▸ **EXTRACT TO READ**
** Begin **

DIRECTOR COMPENSATION

                 Non-employee directors of the Corporation receive an annual
fee of $2,400, plus a fee of $250 for each regular Board of Directors meeting
attended, $350 for each special Board of Directors meeting attended, and $150
for each Audit or Executive Committee meeting attended.  Only one fee is paid
for joint committee meetings.  Salaried employees of the Corporation or the
Banks who also serve as directors receive no additional compensation for their
services as directors.


TRANSACTIONS WITH MANAGEMENT AND OTHERS

                 The Corporation and the Banks have had and expect to have in 
the future business and banking transactions in the ordinary course of business 
with certain of their directors and executive officers and their associates, 
as well as with corporations with which they are connected as directors, 
officers or shareholders.  The banking transactions which have occurred were on
substantially the same terms, including interest rates and collateral, as those
prevailing at the time for comparable transactions with other persons.  In the





                                       22
<PAGE>   26
opinion of management of the Corporation and the Banks, such transactions do
not involve more than the normal risk of collectability or present other
unfavorable features.  The business transactions between the Corporation and
the Banks and certain of their directors and officers and their associates do
not result in material income or expense to either the Corporation, the Banks
or the participating directors, officers or their associates.


                 Walter Winn Davis, a Glasgow attorney, is a member of the
Advisory Board of Directors of TFBNA and is the brother of Board member, Mary
D. Cohron.  In 1993, Mr. Davis received payment by TFBNA of approximately
$18,000 for legal fees and retainers, in addition to regular directors' fees.

                 Other transactions between the Corporation or the Banks and
management are described under Compensation Committee Interlocks and Insider
Participation.

                                  PROPOSAL II

                   APPROVAL OF TRANS FINANCIAL BANCORP, INC.
                             1994 STOCK OPTION PLAN


                 The Board of Directors of the Corporation adopted, subject to
the approval of its shareholders, the Trans Financial Bancorp, Inc. 1994 Stock
Option Plan (the "1994 Plan"), effective January 1, 1994.  Like the
Corporation's 1992 Stock Option Plan and 1990 Stock Option Plan, the purpose of
the 1994 Plan is to strengthen the Corporation by providing an additional means
of retaining and attracting competent management personnel by enabling key
employees to share in the Corporation's growth and prosperity and to promote a
continuing interest in the successful operation of the business.  The Board of
Directors adopted the 1994 Plan to provide additional shares of the
Corporation's Common Stock which may be optioned to key employees to enable
them to obtain a proprietary interest in the stock of the Corporation.  A copy
of the 1994 Plan is attached to this Proxy Statement as Annex A.

                 At the Annual Meeting, the shareholders of the Corporation
will be asked to approve the 1994 Plan.  Approval of the 1994 Plan by the
Corporation's shareholders is required if executive officers and directors who
receive options are to be eligible for the exemption provided by Rule 16b-3
promulgated under Section 16(b) of the Securities Exchange Act of 1934.

** End **

▸ **RECORDS PROVIDED**
** Begin **

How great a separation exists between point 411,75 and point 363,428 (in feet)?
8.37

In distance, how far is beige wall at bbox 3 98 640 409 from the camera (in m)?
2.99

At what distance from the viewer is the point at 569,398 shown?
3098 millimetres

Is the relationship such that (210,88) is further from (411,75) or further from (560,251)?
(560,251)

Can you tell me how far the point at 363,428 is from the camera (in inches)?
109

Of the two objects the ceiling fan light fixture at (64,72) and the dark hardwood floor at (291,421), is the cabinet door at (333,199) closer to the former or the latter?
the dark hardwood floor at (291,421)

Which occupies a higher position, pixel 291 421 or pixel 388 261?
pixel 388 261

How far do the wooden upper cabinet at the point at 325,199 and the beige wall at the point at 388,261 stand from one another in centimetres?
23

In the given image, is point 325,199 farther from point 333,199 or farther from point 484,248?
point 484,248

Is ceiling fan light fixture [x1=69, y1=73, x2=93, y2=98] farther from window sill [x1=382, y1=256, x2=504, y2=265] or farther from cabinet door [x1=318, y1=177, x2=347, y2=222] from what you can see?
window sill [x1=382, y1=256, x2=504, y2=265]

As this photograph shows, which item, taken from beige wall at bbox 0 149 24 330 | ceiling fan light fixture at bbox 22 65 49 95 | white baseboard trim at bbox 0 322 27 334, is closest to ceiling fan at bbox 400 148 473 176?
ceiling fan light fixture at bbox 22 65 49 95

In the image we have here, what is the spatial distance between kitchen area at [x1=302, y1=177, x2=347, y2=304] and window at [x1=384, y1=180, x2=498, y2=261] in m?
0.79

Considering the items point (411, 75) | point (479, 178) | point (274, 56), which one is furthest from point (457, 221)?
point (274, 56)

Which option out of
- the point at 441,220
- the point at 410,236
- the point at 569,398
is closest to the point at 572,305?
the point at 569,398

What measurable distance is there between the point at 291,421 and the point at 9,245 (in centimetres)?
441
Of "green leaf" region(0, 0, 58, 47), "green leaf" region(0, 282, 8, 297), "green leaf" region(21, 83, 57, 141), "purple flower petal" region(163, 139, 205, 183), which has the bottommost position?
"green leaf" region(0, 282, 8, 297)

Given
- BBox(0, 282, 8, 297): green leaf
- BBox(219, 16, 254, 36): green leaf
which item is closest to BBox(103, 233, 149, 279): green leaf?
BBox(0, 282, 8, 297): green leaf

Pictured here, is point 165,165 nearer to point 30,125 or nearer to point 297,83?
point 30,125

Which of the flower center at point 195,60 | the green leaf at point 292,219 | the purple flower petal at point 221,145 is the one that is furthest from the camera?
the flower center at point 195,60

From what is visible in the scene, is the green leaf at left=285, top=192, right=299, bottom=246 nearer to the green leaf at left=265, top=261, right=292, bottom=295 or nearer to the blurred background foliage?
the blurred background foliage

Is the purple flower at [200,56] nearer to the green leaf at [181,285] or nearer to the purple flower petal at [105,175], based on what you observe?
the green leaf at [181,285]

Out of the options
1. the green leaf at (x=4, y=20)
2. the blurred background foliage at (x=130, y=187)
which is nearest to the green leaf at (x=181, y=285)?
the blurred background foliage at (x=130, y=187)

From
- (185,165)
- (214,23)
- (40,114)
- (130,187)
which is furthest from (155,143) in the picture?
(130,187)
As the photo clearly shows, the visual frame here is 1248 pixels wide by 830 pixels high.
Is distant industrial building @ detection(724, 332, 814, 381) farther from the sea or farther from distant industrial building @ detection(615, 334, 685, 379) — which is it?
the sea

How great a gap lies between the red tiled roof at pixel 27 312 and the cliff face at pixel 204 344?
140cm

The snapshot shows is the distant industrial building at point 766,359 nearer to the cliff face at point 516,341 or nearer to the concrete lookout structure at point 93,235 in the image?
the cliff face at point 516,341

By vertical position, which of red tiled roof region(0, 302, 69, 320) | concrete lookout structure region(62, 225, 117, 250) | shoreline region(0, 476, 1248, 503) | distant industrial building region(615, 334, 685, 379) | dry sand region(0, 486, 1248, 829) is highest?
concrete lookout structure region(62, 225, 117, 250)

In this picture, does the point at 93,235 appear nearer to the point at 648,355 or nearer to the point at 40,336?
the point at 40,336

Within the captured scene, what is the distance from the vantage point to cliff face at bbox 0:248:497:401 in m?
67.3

** End **

▸ **STATED GOAL 1**
In the proxy statement excerpt, what fee does a non-employee director receive for each special Board of Directors meeting attended?
▸ **STATED GOAL 2**
Reproduce the stretch of the proxy statement excerpt from "The Board of Directors" through "as Annex A." word for word.

▸ **REPLY 1**
$350

▸ **REPLY 2**
The Board of Directors of the Corporation adopted, subject to
the approval of its shareholders, the Trans Financial Bancorp, Inc. 1994 Stock
Option Plan (the "1994 Plan"), effective January 1, 1994.  Like the
Corporation's 1992 Stock Option Plan and 1990 Stock Option Plan, the purpose of
the 1994 Plan is to strengthen the Corporation by providing an additional means
of retaining and attracting competent management personnel by enabling key
employees to share in the Corporation's growth and prosperity and to promote a
continuing interest in the successful operation of the business.  The Board of
Directors adopted the 1994 Plan to provide additional shares of the
Corporation's Common Stock which may be optioned to key employees to enable
them to obtain a proprietary interest in the stock of the Corporation.  A copy
of the 1994 Plan is attached to this Proxy Statement as Annex A.